PROBLEM DESCRIPTION: Reproduce verbatim the data between the line holding "What distance is pixel" and the final line of the data, inclusive.

## Start MATERIAL PROVIDED

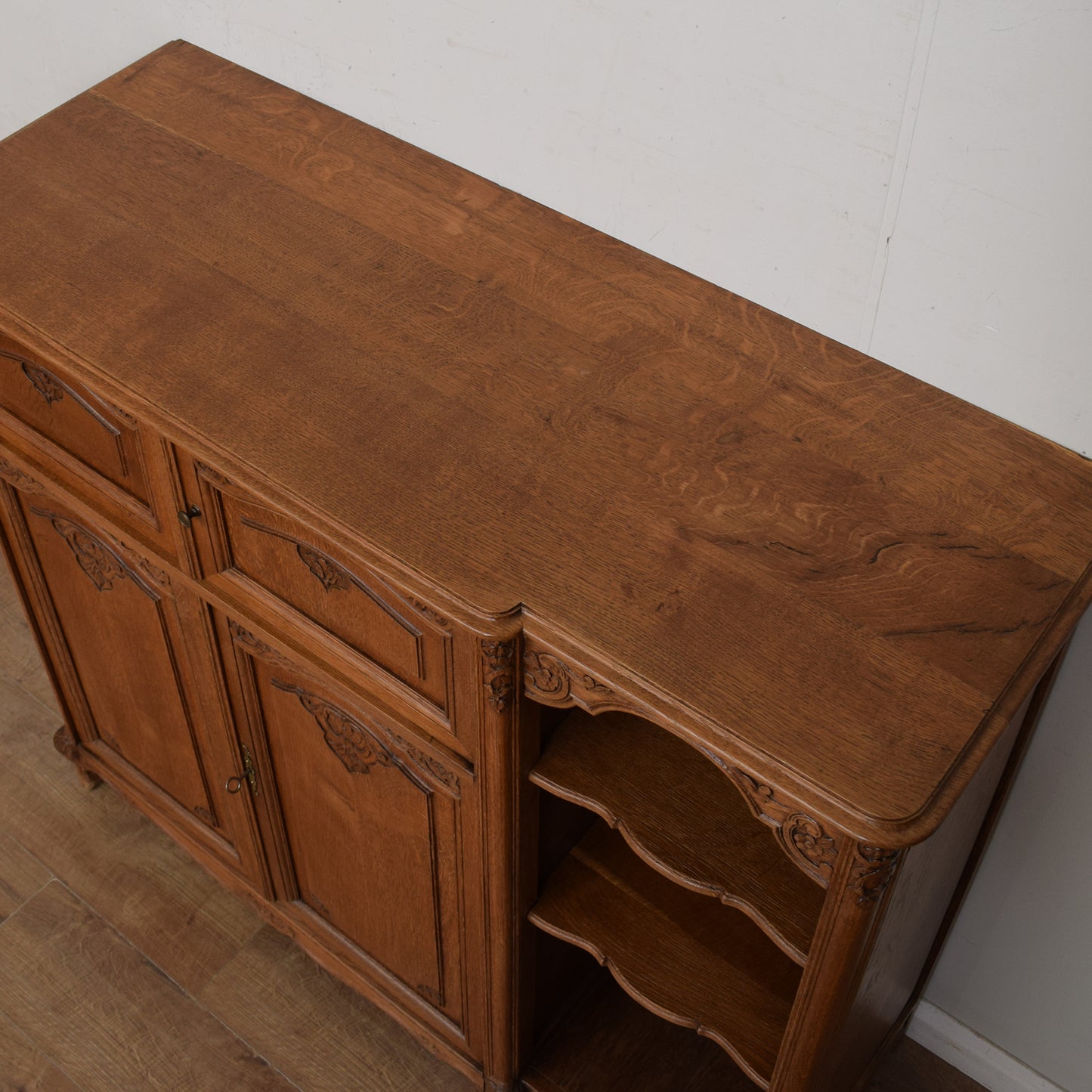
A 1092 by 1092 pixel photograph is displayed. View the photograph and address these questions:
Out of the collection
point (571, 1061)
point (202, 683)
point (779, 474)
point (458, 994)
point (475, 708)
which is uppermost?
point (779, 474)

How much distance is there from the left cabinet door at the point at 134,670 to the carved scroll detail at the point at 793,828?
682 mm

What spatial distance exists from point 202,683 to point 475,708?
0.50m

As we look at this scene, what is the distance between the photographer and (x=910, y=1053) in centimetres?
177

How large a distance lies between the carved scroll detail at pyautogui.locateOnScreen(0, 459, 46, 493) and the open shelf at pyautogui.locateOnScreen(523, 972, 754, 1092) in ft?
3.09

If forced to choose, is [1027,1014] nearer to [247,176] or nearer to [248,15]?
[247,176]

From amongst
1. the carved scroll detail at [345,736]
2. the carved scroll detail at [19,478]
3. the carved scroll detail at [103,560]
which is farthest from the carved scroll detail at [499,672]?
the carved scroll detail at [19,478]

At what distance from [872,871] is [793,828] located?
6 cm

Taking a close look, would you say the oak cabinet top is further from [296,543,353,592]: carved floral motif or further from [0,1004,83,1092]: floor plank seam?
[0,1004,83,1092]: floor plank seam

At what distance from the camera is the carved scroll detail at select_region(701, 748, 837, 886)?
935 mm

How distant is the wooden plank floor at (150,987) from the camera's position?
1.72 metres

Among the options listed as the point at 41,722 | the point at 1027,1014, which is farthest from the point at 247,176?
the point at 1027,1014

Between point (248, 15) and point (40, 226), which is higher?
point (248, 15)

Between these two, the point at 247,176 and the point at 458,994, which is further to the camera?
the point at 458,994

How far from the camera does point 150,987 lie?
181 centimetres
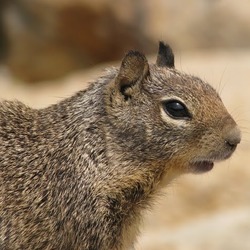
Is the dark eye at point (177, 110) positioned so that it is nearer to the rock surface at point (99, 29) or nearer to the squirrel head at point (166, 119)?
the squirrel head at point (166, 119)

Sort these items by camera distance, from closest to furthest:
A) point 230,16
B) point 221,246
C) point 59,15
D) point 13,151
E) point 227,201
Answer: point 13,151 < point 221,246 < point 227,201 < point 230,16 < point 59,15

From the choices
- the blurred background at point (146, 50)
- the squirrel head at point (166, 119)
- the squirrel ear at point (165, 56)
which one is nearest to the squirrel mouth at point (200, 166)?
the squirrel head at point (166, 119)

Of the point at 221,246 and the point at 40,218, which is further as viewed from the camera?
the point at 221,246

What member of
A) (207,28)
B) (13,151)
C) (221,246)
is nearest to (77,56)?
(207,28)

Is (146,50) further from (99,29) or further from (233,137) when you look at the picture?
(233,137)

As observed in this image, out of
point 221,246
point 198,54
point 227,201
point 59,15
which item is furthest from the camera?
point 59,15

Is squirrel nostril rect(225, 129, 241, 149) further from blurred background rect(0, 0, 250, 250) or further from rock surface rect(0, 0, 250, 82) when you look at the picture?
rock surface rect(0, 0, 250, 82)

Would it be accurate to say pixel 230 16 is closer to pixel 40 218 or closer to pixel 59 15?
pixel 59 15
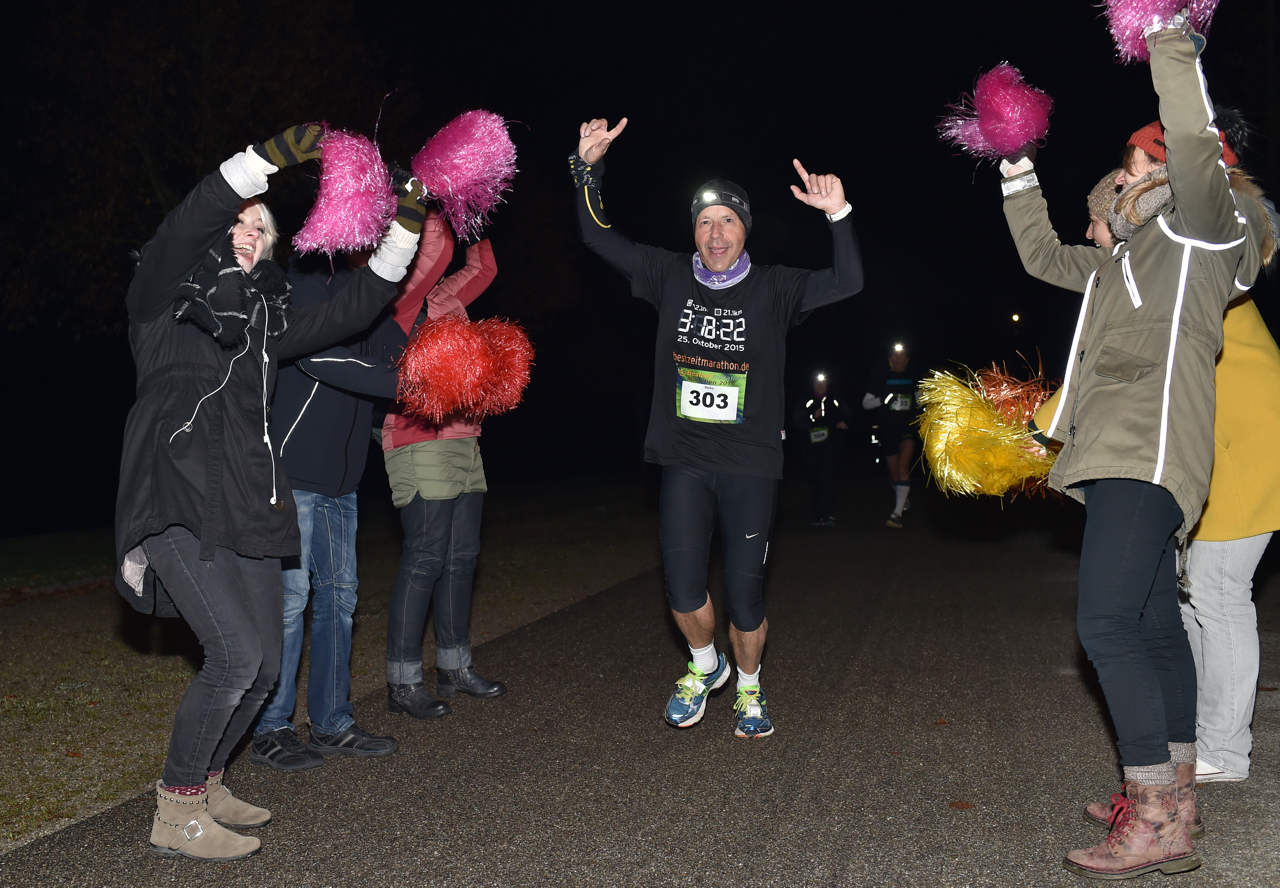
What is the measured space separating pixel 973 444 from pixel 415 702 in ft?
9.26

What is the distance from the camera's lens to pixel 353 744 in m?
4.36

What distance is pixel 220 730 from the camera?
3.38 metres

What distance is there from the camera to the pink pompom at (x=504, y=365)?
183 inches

## End MATERIAL PROVIDED

TASK OUTPUT:
What distance is pixel 220 730 from the camera?
3.38 metres

What distance is there from the camera to the pink pompom at (x=504, y=365)?
183 inches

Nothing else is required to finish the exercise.